Please pull out the lines of the material below, starting with the line that contains "Is the evergreen" and continuing through the end of the material, and reproduce them without any change.
###
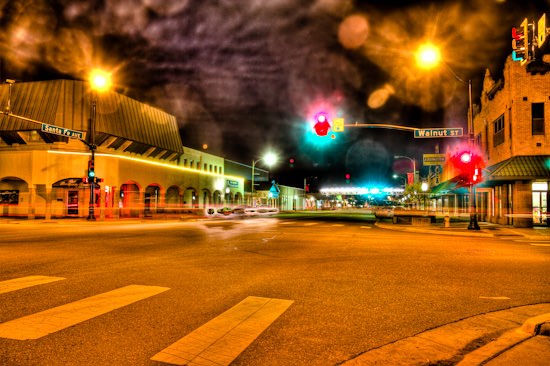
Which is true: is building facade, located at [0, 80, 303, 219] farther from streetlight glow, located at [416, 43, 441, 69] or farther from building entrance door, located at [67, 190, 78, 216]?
streetlight glow, located at [416, 43, 441, 69]

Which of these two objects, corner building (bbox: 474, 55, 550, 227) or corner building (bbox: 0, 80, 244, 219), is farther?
corner building (bbox: 0, 80, 244, 219)

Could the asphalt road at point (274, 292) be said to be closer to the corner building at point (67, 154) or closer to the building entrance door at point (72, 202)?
the corner building at point (67, 154)

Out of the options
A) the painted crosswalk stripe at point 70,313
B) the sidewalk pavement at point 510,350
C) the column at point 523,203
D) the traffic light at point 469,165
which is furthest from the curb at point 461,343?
the column at point 523,203

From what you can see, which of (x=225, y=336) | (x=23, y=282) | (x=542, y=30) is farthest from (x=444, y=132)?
(x=23, y=282)

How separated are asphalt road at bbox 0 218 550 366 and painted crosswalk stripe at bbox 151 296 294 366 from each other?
124 mm

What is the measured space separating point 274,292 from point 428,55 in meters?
15.3

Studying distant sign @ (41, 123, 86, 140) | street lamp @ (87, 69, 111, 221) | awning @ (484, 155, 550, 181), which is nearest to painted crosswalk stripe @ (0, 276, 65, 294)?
distant sign @ (41, 123, 86, 140)

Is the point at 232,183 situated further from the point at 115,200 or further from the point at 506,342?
the point at 506,342

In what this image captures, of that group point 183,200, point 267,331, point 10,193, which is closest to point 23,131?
point 10,193

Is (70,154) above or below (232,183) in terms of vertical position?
above

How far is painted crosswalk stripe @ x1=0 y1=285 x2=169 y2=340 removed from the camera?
4.55m

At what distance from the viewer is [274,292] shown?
6.75 m

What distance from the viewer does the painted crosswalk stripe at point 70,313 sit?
4546mm

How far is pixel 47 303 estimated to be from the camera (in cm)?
581
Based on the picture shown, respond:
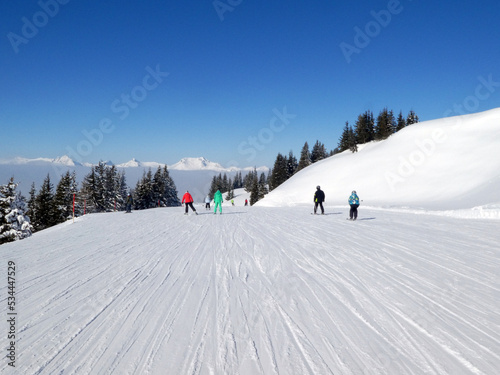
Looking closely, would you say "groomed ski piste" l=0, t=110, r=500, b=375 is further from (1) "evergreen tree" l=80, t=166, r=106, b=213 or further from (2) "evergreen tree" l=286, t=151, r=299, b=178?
(2) "evergreen tree" l=286, t=151, r=299, b=178

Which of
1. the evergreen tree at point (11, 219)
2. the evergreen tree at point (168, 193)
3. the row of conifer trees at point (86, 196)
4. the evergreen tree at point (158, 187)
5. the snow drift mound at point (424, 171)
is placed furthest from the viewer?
the evergreen tree at point (168, 193)

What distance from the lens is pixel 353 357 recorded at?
2848 mm

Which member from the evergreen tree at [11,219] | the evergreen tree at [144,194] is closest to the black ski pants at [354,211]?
the evergreen tree at [11,219]

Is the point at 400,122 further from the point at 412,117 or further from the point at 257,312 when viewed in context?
the point at 257,312

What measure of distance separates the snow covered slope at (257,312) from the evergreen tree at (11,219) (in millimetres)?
22163

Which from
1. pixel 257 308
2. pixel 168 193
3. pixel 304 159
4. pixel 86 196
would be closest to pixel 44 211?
pixel 86 196

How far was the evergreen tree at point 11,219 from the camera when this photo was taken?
23.5 meters

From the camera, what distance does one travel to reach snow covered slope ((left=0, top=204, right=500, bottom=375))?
9.11ft

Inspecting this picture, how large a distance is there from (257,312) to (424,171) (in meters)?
40.1

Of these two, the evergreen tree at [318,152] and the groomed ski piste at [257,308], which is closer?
the groomed ski piste at [257,308]

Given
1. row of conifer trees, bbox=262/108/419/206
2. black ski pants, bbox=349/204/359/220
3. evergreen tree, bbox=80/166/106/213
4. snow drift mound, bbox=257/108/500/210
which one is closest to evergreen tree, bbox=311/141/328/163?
row of conifer trees, bbox=262/108/419/206

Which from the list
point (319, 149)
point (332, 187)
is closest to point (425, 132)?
point (332, 187)

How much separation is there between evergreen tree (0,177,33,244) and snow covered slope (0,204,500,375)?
72.7ft

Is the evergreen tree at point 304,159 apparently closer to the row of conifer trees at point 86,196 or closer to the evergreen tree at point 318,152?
the evergreen tree at point 318,152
###
### Task solution
Is the evergreen tree at point 304,159 apparently closer to the row of conifer trees at point 86,196 or closer to the evergreen tree at point 318,152?
the evergreen tree at point 318,152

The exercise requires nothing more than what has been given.